List vet Jay Schwedelson, corporate VP of Worldata, was elected chairman of the DMA List Leaders Group this year and is a board member of the Direct Marketing Educational Foundation. In those roles, Schwedelson said he hopes to be a facilitator of growth in the list industry. The List Leaders Group is comprised of the top one or two executives at various list companies and meets throughout the year to share ideas. BtoB spoke with Schwedelson about his views on the changing role of the list manager, the current state of pricing and the importance of diversifying.
BtoB: What trends do you see in the list world?

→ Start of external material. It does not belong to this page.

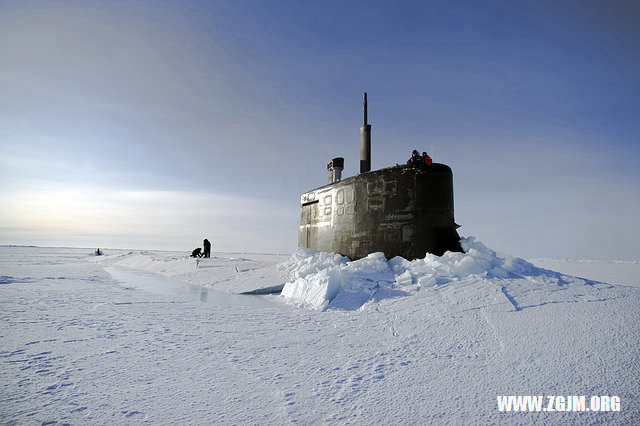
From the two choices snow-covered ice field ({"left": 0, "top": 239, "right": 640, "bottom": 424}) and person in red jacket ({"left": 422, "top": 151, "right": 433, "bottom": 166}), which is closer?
snow-covered ice field ({"left": 0, "top": 239, "right": 640, "bottom": 424})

Jay Schwedelson: All the list companies are diversifying their services to a point where we're discussing whether we should [even] be referred to as list companies. We don't want to be pigeon-holed into one very specific form of media. It's about who are we now and how we want to be recognized in the future. Even within my own organization, we're doing more in cost-per-lead marketing in the past 24 months than ever before. As opposed to a major marketer renting a list, and mailing out a million mail pieces and hoping to get good results, we're working with Web site owners to allow marketers to pay on a per-lead basis. We're seeing a good amount of budget moving to the cost-per-lead environment. It's safe, and that's why we think it's exploded so much.
We're doing co-registration marketing. Let's say someone subscribes to a magazine on the magazine's Web site. They get a page saying "thank you for subscribing" but also an offer to hear from a specific marketer. Those people opting in are critical to the marketers. For organizations like mine and my competitors', we're becoming the media planners and buyers for this area. It seems to be something the list industry is grabbing hold of.
Ninety percent of all third-party email lists are flowing through list companies. Our roles are expanding, our offerings are expanding and in working with the list leader group, we're working on trying to guide how we can best execute our goals.
BtoB: What about list prices? Last year, list pricesóand especially email list pricesówere on the decline.
Schwedelson: They continue to fall, especially in the world of email. They continue to fall because response rates are down. There are certain marketers within the email channel that are finding success. Those promoting Web events, white papers and software demos are finding success. Marketers using the channel but not using some of those leading offers are finding difficulty in driving strong response rates.
It's not just about the amount of emails being sent out; it's also about the software for filtering email now being used by most corporations. That software has improved exponentially, and that makes it harder to reach the inbox. That is driving price down in terms of list cost because, as marketers find weaker response, they need to keep costs down to see profit in the end.
BtoB: What about phone lists?
Schwedelson: We are seeing an uptick in telemarketing list prices. They are holding firm because the response rates are very strong. We've seen a decent migration from email to telemarketing. In the last 12 months, we've started to see a push in that direction. When email was exploding and new, a lot of people abandoned the more traditional channels like telemarketing. But as email becomes a more average channel rather than a home run, marketers are going back to the basics.
BtoB: Is the face of the competition changing?
Schwedelson: The agency world is really starting to butt heads with us more than we've ever seen. The reason is the agencies are being held more accountable. The media they buy and sell has become more measurable. As they are being pushed to more accountability, they are getting into more direct response media. They are trying to take on lists.
They have avoided list channels in the past. They weren't interested in buying list data in a significant way. They focused more on print and Web media. We're beginning to see them play a larger role in taking on list purchasing responsibilities. That's causing anxiety among list companies that feel the agencies are horning in on what they do. We're at the beginning of that.
The brokerage end is what is most in jeopardy. The flip side of that is that I believe that list companies are starting to take on more agency-type responsibilities. List companies are buying media that in the past was the role of the media company. List companies are buying nonlist-oriented media such as Web media or cost-per-lead media, even print media to a certain extent.
BtoB: What does that mean for list companies?
Schwedelson: It's diversify or die. That's the reality. If you are offering the same exact services as a list organization that you offered five years ago, you're not going to be around for long. óC.K.